## Parts of the exercise
#1 List every town or city named in the Nullarbor travel post.
#2 Continue the Nullarbor travel post from where it stops.

Saturday, September 17, 2016

Across the Nullarbor


I am writing this at Eucla, WA, almost on the South Australian border, and we are most definitely on our way home!

As we turned east at Norseman after a lovely couple of days at Kalgoorlie, we were completely in agreement that we were gorged out, wild flowered out, and mined out. We love Western Australia, but like a pair of horses sniffing the water of home, we have put our heads down, and if not actually bolting for home, we are well on our way.

Kalgoorlie is a great city, and we had a most interesting tour of the Superpit (below) that lasted 2.5 hours. It even took us part way into the pit, and around the intricate machinery of the extraction mill. We polished off the day with a great meal at one of the many big old pubs in the main Hannan Street, named for Paddy Hannan, who had started the gold rush there. The restaurant in the pub was, appropriately, called Paddy’s.

There are some great buildings in the city, not the least of which is the court house, with its dome gilded with 23-carat gold leaf only a few years ago. It really is a golden city and we saw a lot of it, despite a cold wind blowing night and day and some very low temperatures.

The morning we left, we simply woke, showered, packed up and were out of there early, intending to stop along the way for breakfast. But as we neared the little roadhouse at Widgiemooltha (now there’s a name for you) we decided to let them do the cooking, so had bacon and egg toasted sandwiches with big mugs of tea. That area is all part of the gold history of the region too, as two brothers in 1931 had unearthed what was known as the Golden Eagle nugget, measuring 26 inches long and worth five thousand pounds in those Depression days. The roadhouse has a much enlarged model of the nugget outside as a talking point.

## Supplied material
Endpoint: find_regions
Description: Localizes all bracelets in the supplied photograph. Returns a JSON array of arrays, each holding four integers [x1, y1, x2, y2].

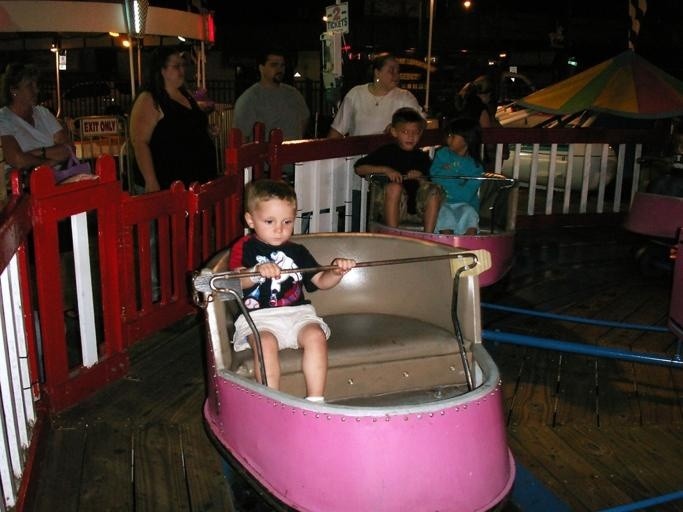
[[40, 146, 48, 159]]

...

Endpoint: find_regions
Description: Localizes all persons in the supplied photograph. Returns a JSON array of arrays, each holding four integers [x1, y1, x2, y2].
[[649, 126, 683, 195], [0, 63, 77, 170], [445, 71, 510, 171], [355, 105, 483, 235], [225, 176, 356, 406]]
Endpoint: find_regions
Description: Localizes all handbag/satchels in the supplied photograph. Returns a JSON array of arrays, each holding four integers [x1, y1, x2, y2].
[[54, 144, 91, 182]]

--

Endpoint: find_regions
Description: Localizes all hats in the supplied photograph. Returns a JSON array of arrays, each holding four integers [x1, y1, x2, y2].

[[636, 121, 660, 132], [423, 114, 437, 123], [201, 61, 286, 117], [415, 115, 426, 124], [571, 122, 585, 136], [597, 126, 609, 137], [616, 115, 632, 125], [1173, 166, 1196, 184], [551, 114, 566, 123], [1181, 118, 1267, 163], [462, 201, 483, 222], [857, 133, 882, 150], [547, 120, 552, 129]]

## Answers provided
#1 Eucla, Norseman, Kalgoorlie, Widgiemooltha

#2
John took the Nullarbor photo used on the back of
the truck in 2006, and it's much the same,
just greener.
Once we had driven south to Norseman, we turned east and were on the Eyre Highway. The first night we pulled into a bush camp area which soon had about a dozen vehicles scattered among the trees and shrubs. This second night, we are at Eucla caravan park, high on an escarpment overlooking the sea.

Ceduna:

Now we are in Ceduna, having crossed the Nullarbor. The highlight of our last leg yesterday from Eucla was the Head of the Bight, where whales come in their dozens to rest and play before heading south into Antarctic waters. We stayed there for quite a while, marvelling in the antics of the females and their calves. One big girl turned on her back, with her flukes in the air, and we thought maybe that was to allow the calf to feed, but an interpretive sign above the superb boardwalk on which visitors can descend the cliff to be close to the water told us it’s the opposite. It’s to keep males away, and also to prevent the calf feeding, so maybe she was in the process of weaning it.
The whale on her back with calf to the left.

As soon as we reached Ceduna, we had to stop at the quarantine station. We discarded some tomatoes we hadn’t managed to finish, but all other fruit and vegetables we’d scoffed beforehand. We had some printed info that also said honey was not allowed in, so we’d forced ourselves to have honey on our lunchtime bread rolls, just to finish a jar off . . . and then the nice quarantine man said that only applied to Kangaroo Island, so we needn’t have bothered!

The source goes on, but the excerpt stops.